A US$ 200 el kilo de grano, un kilo de novillo compra 14 kilos de maíz, usa 8 kilos para producir el kilo de carne y le queda un margen equivalente a 6 kilos de maíz. El costo de producción es 1,60 el precio de venta es 2,80 por kilo vivo, si fuera el precio de ganado de pasto. Pero el precio del ganado de corral es mayor o sea el margen es claro.
Más producción de maíz pero sin que caiga el precio
Por otro lado, vendiendo a US$ 200 por tonelada un agricultor que logra llegar a las 8 toneladas factura US$ 1.600 por hectárea, que es factiblemente el mejor margen de los cultivos de verano. Más allá de que irrumpe el maíz con riego con márgenes aún mayores y riesgos menores y también juega su parte en esta revolución agrícola ganadera.

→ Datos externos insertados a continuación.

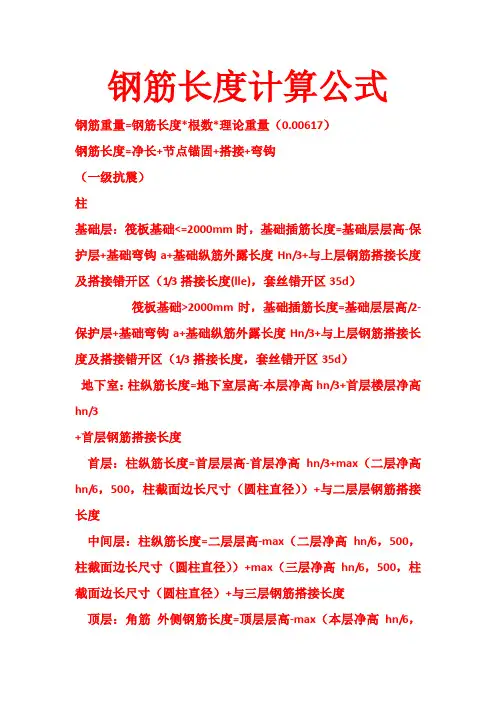 钢筋长度计算公式

钢筋重量=钢筋长度*根数*理论重量（0.00617）

钢筋长度=净长+节点锚固+搭接+弯钩

（一级抗震）

柱

基础层：筏板基础<=2000mm 时，基础插筋长度=基础层层高-保护层+基础弯钩 a+基础纵筋外露长度 Hn/3+与上层钢筋搭接长度及搭接错开区（1/3 搭接长度(lle)，套丝错开区 35d）

筏板基础>2000mm 时，基础插筋长度=基础层层高/2-保护层+基础弯钩 a+基础纵筋外露长度 Hn/3+与上层钢筋搭接长度及搭接错开区（1/3 搭接长度，套丝错开区 35d）

地下室：柱纵筋长度=地下室层高-本层净高 hn/3+首层楼层净高 hn/3
+首层钢筋搭接长度

首层：柱纵筋长度=首层层高-首层净高 hn/3+max（二层净高 hn/6，500，柱截面边长尺寸（圆柱直径））+与二层层钢筋搭接长度

中间层：柱纵筋长度=二层层高-max（二层净高 hn/6，500，柱截面边长尺寸（圆柱直径））+max（三层净高 hn/6，500，柱截面边长尺寸（圆柱直径）+与三层钢筋搭接长度

顶层：角筋 外侧钢筋长度=顶层层高-max（本层净高 hn/6，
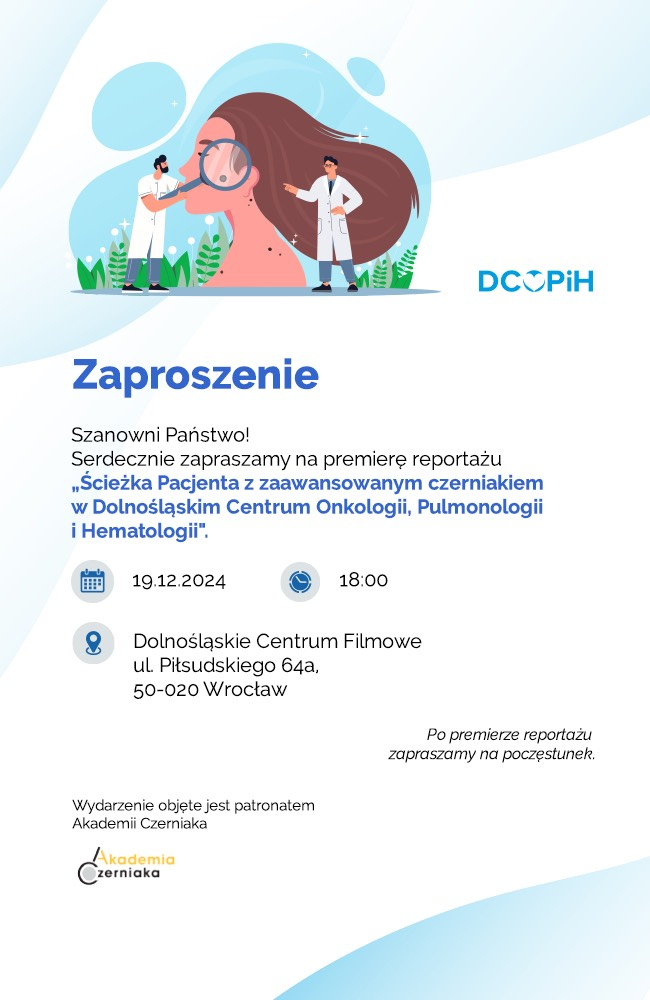 DCOPiH

Zaproszenie

Szanowni Państwo!
Serdecznie zapraszamy na premierę reportażu
„Ścieżka Pacjenta z zaawansowanym czerniakiem w Dolnośląskim Centrum Onkologii, Pulmonologii i Hematologii".

19.12.2024

18:00

Dolnośląskie Centrum Filmowe
ul. Piłsudskiego 64a,
50-020 Wrocław

Po premierze reportażu zapraszamy na poczęstunek.

Wydarzenie objęte jest patronatem Akademii Czerniaka

Akademia Czerniaka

Se puede aumentar la producción de maíz sin que caiga el precio. Y a la vez, otros granos se incorporan a la revolución y la ganadería les proporciona un piso de precios: cebada forrajera, trigos de baja calidad panadera, arroz con un precio deprimido en el mundo encuentran un piso en la demanda ganadera.
Este proceso puede tener alguna variante en 2026 por una menor producción de maíz de primera tras la pausa de lluvias entre fines de diciembre y comienzos de enero, pero no cambiará el fondo del asunto. Uruguay seguirá con producciones cada vez mayores del cereal y lo que no produzca será importado. Mientras se sostengan los precios de carne y leche, los concentrados son un camino sin retorno. Más carne y más leche producidos será el resultante.